Planting hope: East Nashville tornado response

After the recent tornado devastated his neighborhood, one east Nashville resident decided to put his own expertise to work by leading a replanting effort.

Through Micah Puncochar’s efforts and the amazing community response, 85 trees were planted in his neighborhood in mid-April. Talk about Nashville Strong!

Read more about Micah’s service and the incredible community generosity in our Q&A below. Trees were planted in the Rosebank/Lockeland Springs area of east Nashville. This story was also highlighted through local news on WSMV News4. Inspired to lead a neighborhood planting in your own community? Check out the Neighborhood Planting Captain program.

Trees ready to be planted!

Q: How long have you been in your neighborhood?

A: I’ve been in East Nashville since 2005 and in this particular neighborhood just since 2018. 

Q: Why did you and your family decide to take on a planting project?

A: In the pre-dawn hours after the tornado it was evident that we lost a lot of trees in the neighborhood. Once the sun came up, it was overwhelming to see just how many trees were lost — easily in the thousands of trees just in half a mile or so. Immediately we thought of raising money to plant trees again. 

Q: What was the response to the project, and did it surprise you?

A: We started putting the word out on March 4 and the donations came pouring in from all over. Everyone from aunts and uncles far away to other volunteers that were helping in the neighborhood. The response definitely surprised me! It quickly got way bigger than I ever thought it would! 

Q: What is your personal connection to trees?

A: As a young child growing up in Williamson County, we had a huge, forested hill across from our house. We’d spend hours up there playing in the woods. At a certain age, maybe 9, I started transplanting small Maple trees from the hill side and into our front yard. My whole family called them “Micah’s Maples.” So since a young age I’ve been connected to trees and through Boy Scouts I learned to identify more trees and then as an adult I started a landscaping company and tried to always shine a light on our great native tree species.

My favorite thing about trees is the place they hold in our memories and experiences.

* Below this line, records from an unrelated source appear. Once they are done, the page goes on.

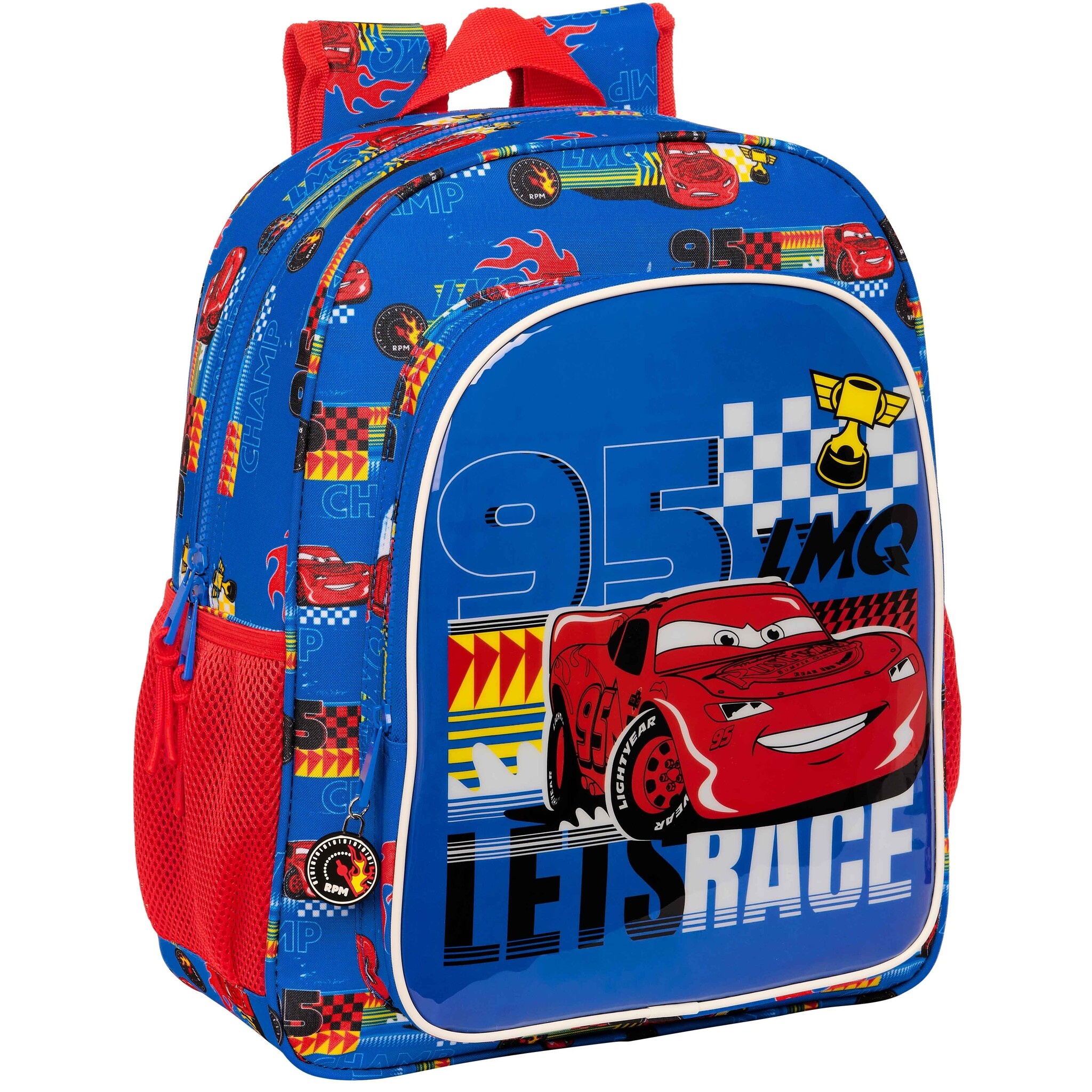 Disney Cars Rugzak, Race Ready - 38 x 32 x 12 cm - Polyester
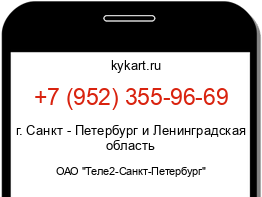 Информация о номере телефона +7 (952) 355-96-69: регион, оператор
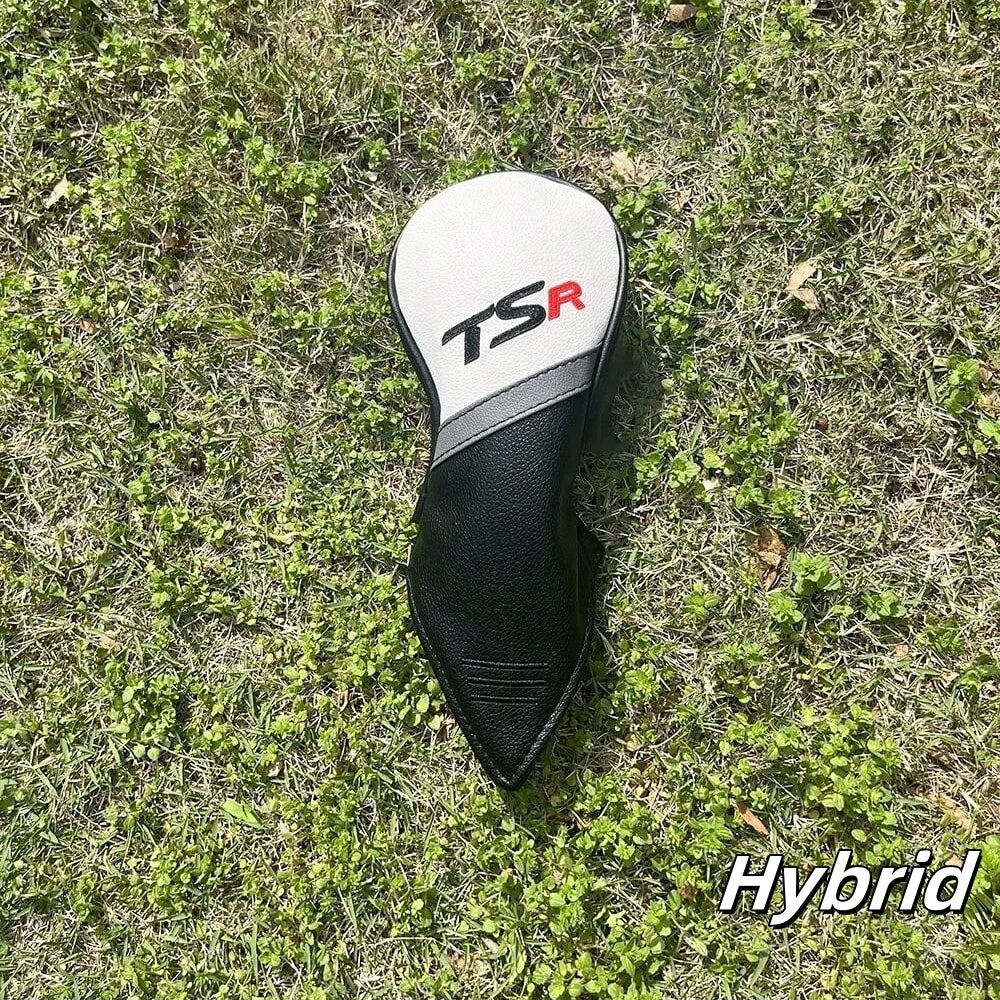 TSR Golf Club Head Cover for Fairway Driver Hybrids Leather Waterproof Limited Golf Accessories
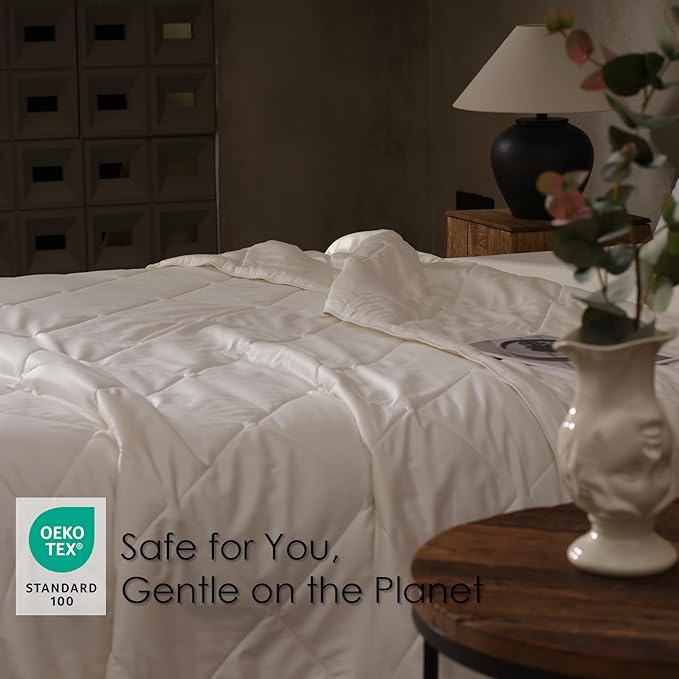 EP Mode Light Weight Wool Comforter for Summer, Purely Natural Duvet Insert, 100% Australian Wool Filling (150GSM, Size Twin)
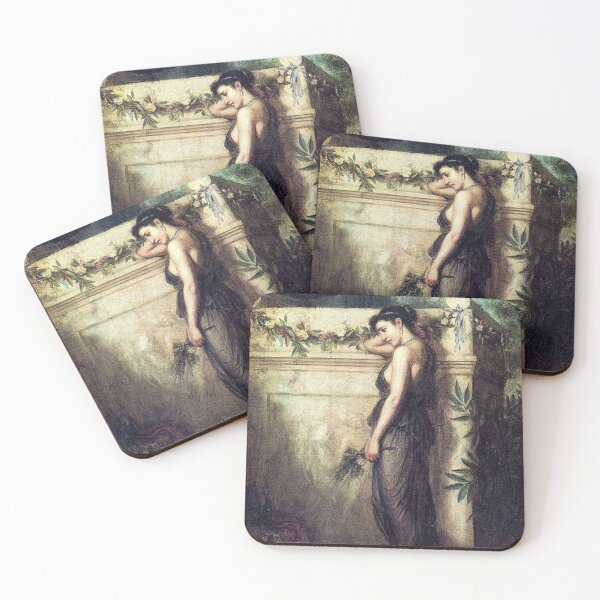 Item preview, Poster Gone But Not Forgotten - John William Waterhouse Painting designed and sold by marTeenHamb.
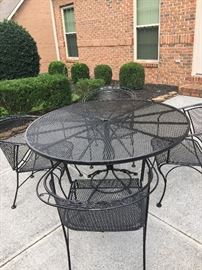 Wrought Iron table with 4 chairs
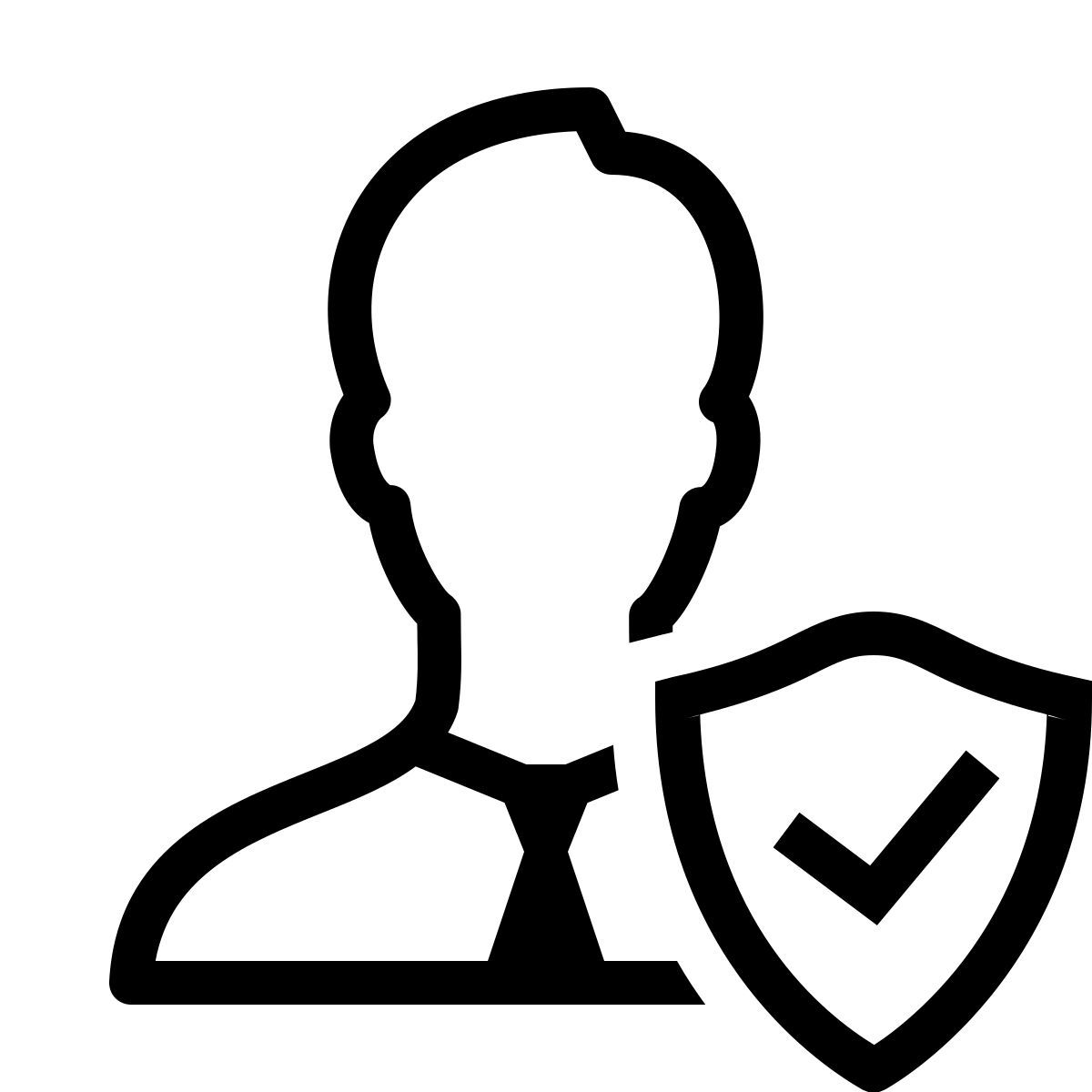 ios 17 outlined style agente de seguros icon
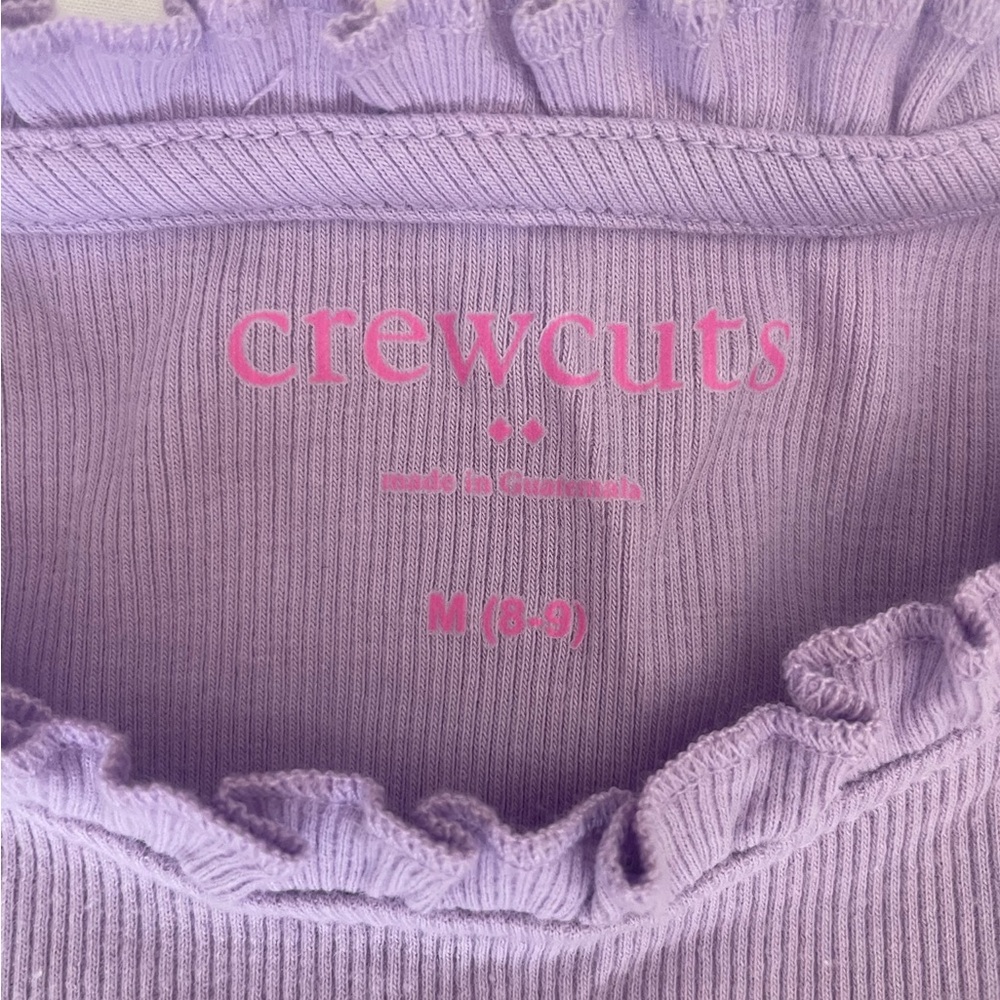 Crewcuts Lilac Ruffle-Edge Ribbed Tank - Picture 2 of 2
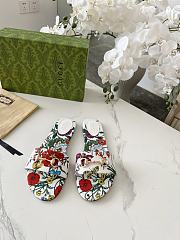 Gucci Slide Horsebit White Multicolor Slides - 6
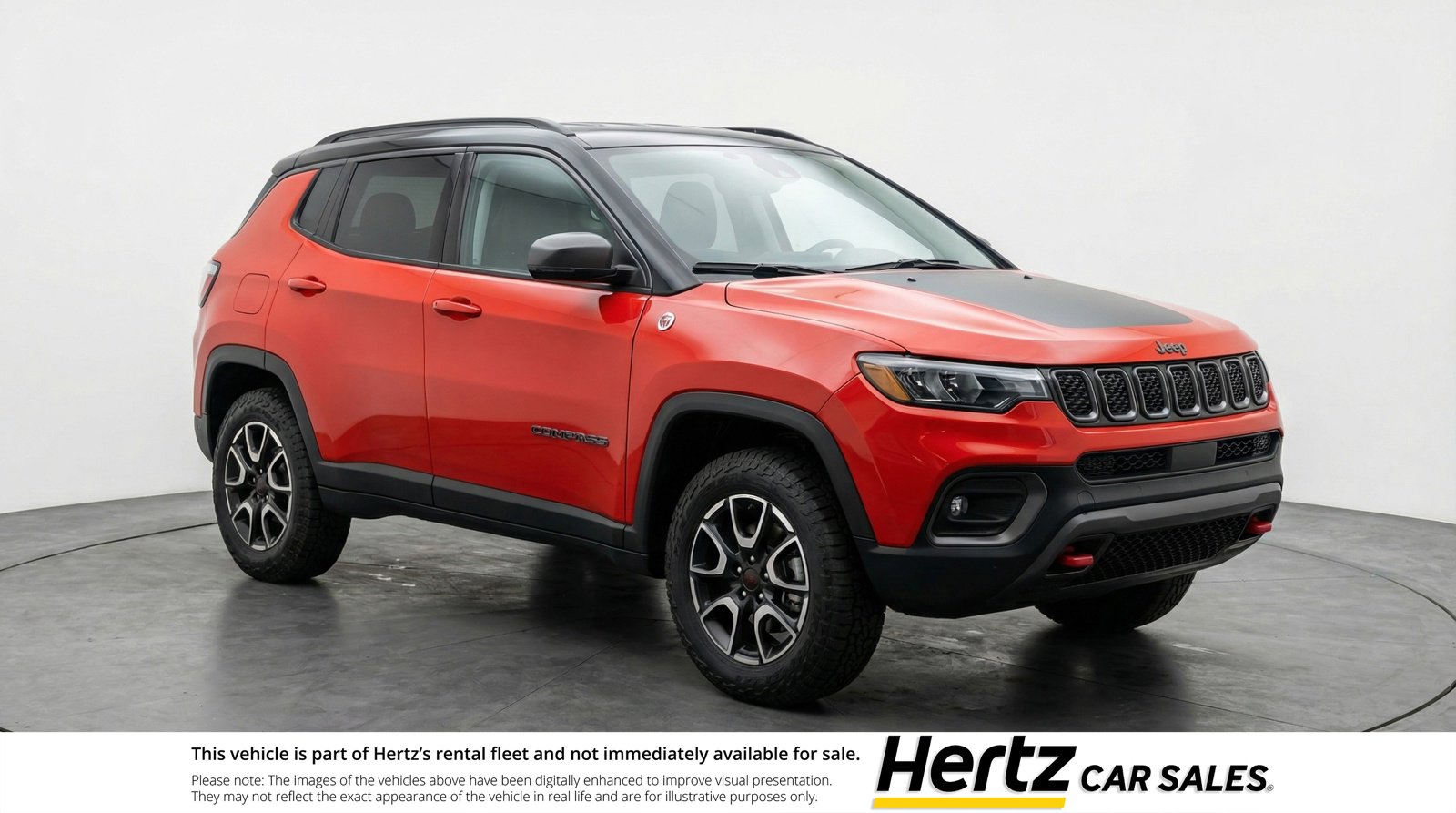 Used 2025 Jeep Compass Trailhawk video 1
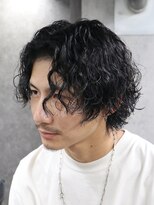 アンサー 渋谷(ANSWER)&nbsp;波巻きスパイラル縦落ちパーマサーフカール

Picnics under a shade tree, a swing from a tree, a rope swing into the Harpeth River. People have connections with the trees in their lives and the memories that are entwined with these trees. 

Q: Some community members might feel justifiably wary about trees after the tornado. What would you say to them about the importance of replanting?

A: I’d say the key is to plant the right kind of tree in the right place. Plus if people are ever thinking of selling their home, there’s tons of data that show that a property with trees always sells for a higher price than the same property without trees. So it’s not only an investment in nature and all the wildlife that trees support but also a wise an investment into your property. 

Q: What would you want other community members affected by the tornado to know?

A: For those that lost trees I would like them to reach out and get on a list to receive trees that may be available for our community. For those that want to help, I’d like to see folks who can assist in tree planting efforts. 

Q:  Anything else you’d like to add?

A: I was just one guy asking for donations so we could plant trees and ended up with over $7,000. I think it shows a couple things: 

1) Try to help in areas in which you have some experience. If you are a chef, bring your grill and cook burgers for people that are helping. If you’re an organizer, then jump in and help. If you’re skilled with a chainsaw, then be there the first day, etc. I had some experience with trees and the knowledge on how to buy them for a good price and the wisdom to know that we needed some equipment to help us dig all those holes, otherwise it wouldn’t have happened so quickly. We did all the planting of 85 trees in one day!

2) When asking for donations, I think it was key that we started right away. Not two weeks later COVID-19 restrictions started and the economy started shrinking. If we hadn’t started the day after the tornado, we may not have raised so much while people were thinking so much of how they could help our community. 

All photos provided by Micah Puncochar.